Given exercise: Render the part of the items that opens with the line containing "How great is the distance" and runs through the end of the items as a Markdown table. Use the columns Row and Text, give each line its own numbered row, and leave out blank lines.

Record excerpts:

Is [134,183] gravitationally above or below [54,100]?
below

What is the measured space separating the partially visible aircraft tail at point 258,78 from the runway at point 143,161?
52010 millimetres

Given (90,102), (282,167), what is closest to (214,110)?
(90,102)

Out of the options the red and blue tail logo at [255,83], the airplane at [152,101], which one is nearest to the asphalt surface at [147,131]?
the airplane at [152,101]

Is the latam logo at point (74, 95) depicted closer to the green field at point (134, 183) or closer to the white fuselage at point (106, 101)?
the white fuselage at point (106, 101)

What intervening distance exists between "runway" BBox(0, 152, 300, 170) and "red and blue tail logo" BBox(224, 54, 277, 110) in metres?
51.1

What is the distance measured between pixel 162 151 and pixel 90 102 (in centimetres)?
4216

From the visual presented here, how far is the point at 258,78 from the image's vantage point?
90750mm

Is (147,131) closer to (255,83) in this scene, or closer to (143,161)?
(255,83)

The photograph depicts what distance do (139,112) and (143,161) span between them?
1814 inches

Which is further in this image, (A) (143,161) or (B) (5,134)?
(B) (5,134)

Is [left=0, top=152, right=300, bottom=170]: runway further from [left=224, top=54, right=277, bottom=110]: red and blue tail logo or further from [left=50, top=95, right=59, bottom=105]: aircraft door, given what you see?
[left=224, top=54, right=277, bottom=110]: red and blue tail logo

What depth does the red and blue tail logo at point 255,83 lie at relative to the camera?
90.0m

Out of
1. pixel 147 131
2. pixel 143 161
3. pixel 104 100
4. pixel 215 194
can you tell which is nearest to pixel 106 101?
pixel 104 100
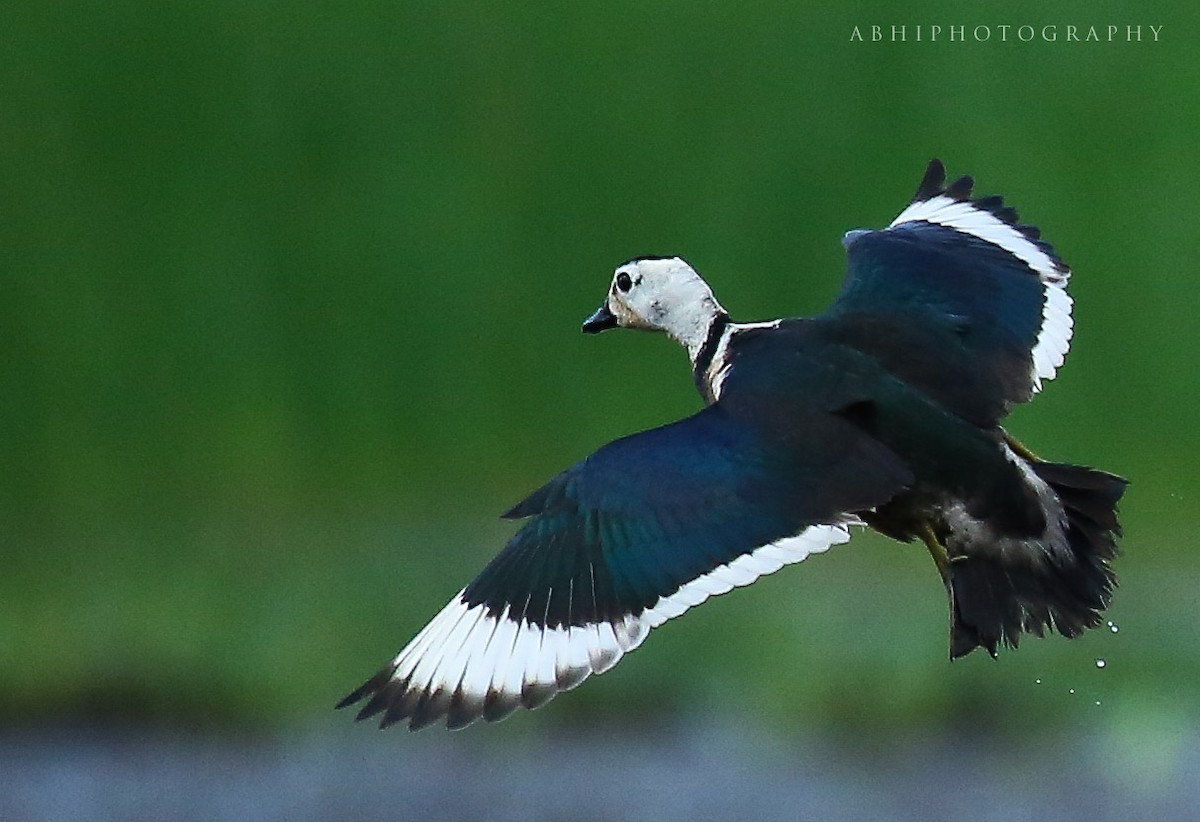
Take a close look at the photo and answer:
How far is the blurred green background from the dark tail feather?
0.70 meters

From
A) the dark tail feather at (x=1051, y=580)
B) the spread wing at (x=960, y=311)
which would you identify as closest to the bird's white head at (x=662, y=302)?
the spread wing at (x=960, y=311)

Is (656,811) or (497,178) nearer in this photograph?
(656,811)

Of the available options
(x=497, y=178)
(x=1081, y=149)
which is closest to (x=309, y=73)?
(x=497, y=178)

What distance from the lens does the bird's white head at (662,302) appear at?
187 centimetres

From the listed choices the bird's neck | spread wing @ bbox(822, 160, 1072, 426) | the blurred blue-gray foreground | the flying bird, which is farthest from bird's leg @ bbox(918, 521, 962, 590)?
the blurred blue-gray foreground

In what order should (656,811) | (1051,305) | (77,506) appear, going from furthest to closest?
(77,506), (656,811), (1051,305)

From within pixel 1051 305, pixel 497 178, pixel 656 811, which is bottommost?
pixel 656 811

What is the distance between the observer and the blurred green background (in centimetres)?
237

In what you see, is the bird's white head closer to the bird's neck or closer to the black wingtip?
the bird's neck

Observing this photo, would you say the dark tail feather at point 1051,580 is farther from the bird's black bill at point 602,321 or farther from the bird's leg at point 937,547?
A: the bird's black bill at point 602,321

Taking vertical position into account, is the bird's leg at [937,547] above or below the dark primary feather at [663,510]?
below

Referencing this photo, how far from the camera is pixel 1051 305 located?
187cm

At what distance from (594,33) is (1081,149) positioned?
2.26ft

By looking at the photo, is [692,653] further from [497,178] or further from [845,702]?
[497,178]
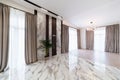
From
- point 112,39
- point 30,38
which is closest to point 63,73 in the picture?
point 30,38

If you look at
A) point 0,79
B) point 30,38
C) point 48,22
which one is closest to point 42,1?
point 30,38

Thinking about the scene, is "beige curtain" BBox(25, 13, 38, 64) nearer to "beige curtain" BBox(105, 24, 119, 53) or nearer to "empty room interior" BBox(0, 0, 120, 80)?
"empty room interior" BBox(0, 0, 120, 80)

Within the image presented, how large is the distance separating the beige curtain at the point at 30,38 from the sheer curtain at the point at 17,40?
0.63 feet

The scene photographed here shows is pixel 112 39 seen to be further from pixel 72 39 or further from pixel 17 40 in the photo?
pixel 17 40

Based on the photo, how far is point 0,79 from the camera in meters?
2.93

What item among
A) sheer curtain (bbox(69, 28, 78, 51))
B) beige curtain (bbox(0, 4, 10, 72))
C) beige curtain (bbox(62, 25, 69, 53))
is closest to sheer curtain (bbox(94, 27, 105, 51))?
sheer curtain (bbox(69, 28, 78, 51))

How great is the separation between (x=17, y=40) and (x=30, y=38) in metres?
0.72

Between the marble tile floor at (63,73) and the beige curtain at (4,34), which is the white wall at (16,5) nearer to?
the beige curtain at (4,34)

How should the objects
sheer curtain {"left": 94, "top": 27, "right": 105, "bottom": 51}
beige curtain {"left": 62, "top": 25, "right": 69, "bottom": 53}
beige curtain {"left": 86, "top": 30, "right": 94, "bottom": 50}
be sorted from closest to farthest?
1. beige curtain {"left": 62, "top": 25, "right": 69, "bottom": 53}
2. sheer curtain {"left": 94, "top": 27, "right": 105, "bottom": 51}
3. beige curtain {"left": 86, "top": 30, "right": 94, "bottom": 50}

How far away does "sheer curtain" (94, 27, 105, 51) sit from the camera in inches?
380

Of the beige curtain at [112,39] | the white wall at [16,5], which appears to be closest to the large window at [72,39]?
the beige curtain at [112,39]

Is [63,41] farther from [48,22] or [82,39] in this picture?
[82,39]

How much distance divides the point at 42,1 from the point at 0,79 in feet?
11.4

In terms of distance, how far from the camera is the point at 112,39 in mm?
8766
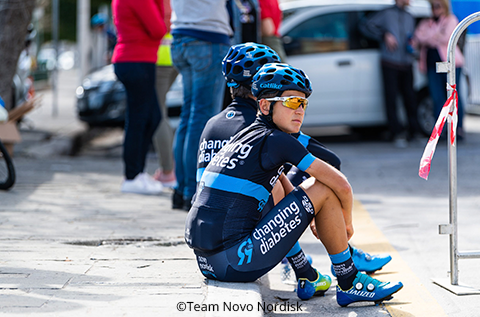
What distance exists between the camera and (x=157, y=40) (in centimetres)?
561

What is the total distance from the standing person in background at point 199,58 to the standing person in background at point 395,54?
4.41 metres

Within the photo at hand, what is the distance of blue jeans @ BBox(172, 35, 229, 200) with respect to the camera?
4.85 meters

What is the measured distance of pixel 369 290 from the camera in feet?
10.3

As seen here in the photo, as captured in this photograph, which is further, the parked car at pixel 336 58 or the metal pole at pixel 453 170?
the parked car at pixel 336 58

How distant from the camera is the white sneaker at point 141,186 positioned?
5.80 m

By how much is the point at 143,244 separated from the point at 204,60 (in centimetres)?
152

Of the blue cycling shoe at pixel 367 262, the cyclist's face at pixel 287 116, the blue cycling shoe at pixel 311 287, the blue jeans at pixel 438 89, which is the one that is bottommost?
the blue jeans at pixel 438 89

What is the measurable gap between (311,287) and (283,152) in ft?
2.50

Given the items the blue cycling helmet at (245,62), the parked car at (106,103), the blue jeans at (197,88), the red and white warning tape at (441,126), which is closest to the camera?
the red and white warning tape at (441,126)

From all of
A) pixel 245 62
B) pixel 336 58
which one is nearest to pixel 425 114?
pixel 336 58

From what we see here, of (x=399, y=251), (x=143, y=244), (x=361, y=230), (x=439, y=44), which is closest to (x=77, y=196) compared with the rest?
(x=143, y=244)

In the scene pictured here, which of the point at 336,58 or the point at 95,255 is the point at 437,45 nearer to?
the point at 336,58

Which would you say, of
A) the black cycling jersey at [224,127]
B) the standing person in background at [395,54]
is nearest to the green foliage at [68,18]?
the standing person in background at [395,54]

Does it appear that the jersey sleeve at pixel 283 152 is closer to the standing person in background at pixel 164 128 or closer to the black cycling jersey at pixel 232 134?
the black cycling jersey at pixel 232 134
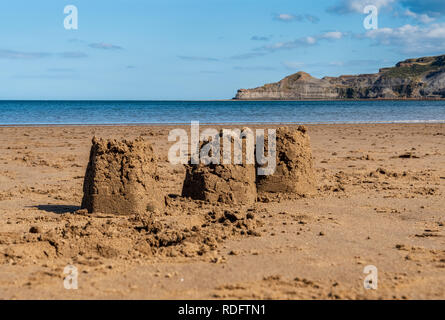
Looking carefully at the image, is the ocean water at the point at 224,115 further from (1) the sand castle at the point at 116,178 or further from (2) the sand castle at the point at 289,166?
(1) the sand castle at the point at 116,178

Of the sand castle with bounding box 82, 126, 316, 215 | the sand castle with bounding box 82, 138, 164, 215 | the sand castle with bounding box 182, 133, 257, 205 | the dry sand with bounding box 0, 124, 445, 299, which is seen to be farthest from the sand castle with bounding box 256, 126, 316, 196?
the sand castle with bounding box 82, 138, 164, 215

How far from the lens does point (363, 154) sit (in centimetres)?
1175

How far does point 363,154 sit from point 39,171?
23.8 ft

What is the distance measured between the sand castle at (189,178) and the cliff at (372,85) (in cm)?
9778

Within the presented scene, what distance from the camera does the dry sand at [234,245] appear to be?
3646mm

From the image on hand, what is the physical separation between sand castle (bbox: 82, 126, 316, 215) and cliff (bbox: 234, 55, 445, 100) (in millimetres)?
97776

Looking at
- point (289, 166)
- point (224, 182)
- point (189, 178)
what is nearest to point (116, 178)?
point (189, 178)

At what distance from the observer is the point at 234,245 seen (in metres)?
4.73

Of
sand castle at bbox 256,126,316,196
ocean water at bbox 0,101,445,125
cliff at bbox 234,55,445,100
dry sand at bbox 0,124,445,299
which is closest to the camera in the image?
dry sand at bbox 0,124,445,299

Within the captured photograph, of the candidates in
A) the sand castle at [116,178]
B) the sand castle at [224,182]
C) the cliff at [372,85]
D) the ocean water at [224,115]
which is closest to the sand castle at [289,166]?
the sand castle at [224,182]

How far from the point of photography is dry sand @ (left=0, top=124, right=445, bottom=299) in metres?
3.65

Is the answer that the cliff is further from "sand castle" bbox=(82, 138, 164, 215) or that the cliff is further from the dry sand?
"sand castle" bbox=(82, 138, 164, 215)

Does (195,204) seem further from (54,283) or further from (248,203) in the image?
(54,283)

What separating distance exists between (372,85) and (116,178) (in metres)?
112
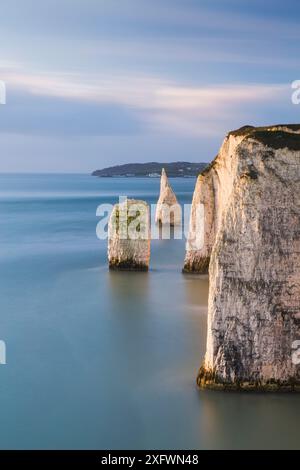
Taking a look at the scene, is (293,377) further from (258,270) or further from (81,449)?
(81,449)

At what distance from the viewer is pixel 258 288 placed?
13.7m

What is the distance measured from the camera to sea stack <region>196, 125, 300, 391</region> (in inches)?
536

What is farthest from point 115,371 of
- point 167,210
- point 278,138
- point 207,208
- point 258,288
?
point 167,210

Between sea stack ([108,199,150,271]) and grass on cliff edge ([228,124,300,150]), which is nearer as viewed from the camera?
grass on cliff edge ([228,124,300,150])

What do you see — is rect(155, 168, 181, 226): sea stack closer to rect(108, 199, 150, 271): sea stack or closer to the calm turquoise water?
the calm turquoise water

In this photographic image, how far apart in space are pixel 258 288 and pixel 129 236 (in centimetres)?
1504

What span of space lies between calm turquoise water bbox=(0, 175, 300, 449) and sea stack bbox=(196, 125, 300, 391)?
0.59m

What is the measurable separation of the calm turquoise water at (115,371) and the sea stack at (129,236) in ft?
2.89

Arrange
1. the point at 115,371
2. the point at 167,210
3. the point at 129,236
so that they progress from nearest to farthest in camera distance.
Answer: the point at 115,371
the point at 129,236
the point at 167,210

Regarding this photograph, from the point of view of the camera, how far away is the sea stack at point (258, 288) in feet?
44.7

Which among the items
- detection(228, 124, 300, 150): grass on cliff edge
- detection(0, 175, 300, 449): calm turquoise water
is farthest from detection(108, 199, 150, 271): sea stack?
detection(228, 124, 300, 150): grass on cliff edge

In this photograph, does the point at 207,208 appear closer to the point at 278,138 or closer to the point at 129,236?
the point at 129,236
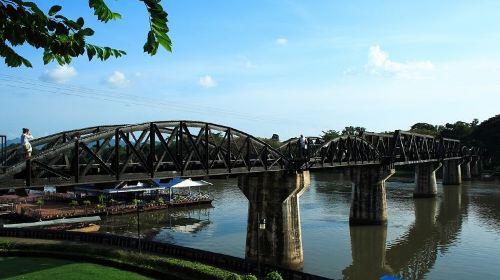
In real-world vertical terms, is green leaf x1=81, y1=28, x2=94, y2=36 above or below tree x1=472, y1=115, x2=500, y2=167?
below

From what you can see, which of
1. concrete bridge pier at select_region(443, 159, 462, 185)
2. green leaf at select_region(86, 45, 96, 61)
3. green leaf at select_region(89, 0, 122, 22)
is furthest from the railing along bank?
concrete bridge pier at select_region(443, 159, 462, 185)

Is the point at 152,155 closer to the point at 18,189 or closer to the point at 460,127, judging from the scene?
the point at 18,189

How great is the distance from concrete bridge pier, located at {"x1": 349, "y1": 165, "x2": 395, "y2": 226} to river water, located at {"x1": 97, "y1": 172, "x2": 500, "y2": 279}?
1480mm

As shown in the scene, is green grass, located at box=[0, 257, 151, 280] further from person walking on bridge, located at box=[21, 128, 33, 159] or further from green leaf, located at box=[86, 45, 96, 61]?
green leaf, located at box=[86, 45, 96, 61]

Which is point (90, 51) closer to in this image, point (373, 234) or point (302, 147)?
point (302, 147)

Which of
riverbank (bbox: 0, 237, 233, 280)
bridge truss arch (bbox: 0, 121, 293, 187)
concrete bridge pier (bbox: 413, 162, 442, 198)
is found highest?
bridge truss arch (bbox: 0, 121, 293, 187)

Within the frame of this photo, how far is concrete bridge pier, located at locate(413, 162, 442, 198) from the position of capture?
311 ft

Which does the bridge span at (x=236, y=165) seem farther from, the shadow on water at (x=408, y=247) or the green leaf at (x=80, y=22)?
the green leaf at (x=80, y=22)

Result below:
| Row | Text |
|---|---|
| 1 | How great is the distance from concrete bridge pier, located at {"x1": 349, "y1": 165, "x2": 395, "y2": 226} to river water, located at {"x1": 97, "y1": 172, "x2": 500, "y2": 279}? |
| 2 | 1480mm |
| 3 | As shown in the scene, is green grass, located at box=[0, 257, 151, 280] further from person walking on bridge, located at box=[21, 128, 33, 159] or further from green leaf, located at box=[86, 45, 96, 61]? |
| 4 | green leaf, located at box=[86, 45, 96, 61] |
| 5 | Which is point (90, 51) closer to in this image, point (373, 234) or point (302, 147)? |
| 6 | point (302, 147) |
| 7 | Which of |
| 8 | riverbank (bbox: 0, 237, 233, 280) |
| 9 | bridge truss arch (bbox: 0, 121, 293, 187) |
| 10 | concrete bridge pier (bbox: 413, 162, 442, 198) |
| 11 | is found highest? |
| 12 | bridge truss arch (bbox: 0, 121, 293, 187) |
| 13 | Within the frame of this photo, how far is concrete bridge pier, located at locate(413, 162, 442, 198) from the position of capture? |
| 14 | 311 ft |
| 15 | Which does the bridge span at (x=236, y=165) seem farther from, the shadow on water at (x=408, y=247) or the green leaf at (x=80, y=22)? |
| 16 | the green leaf at (x=80, y=22) |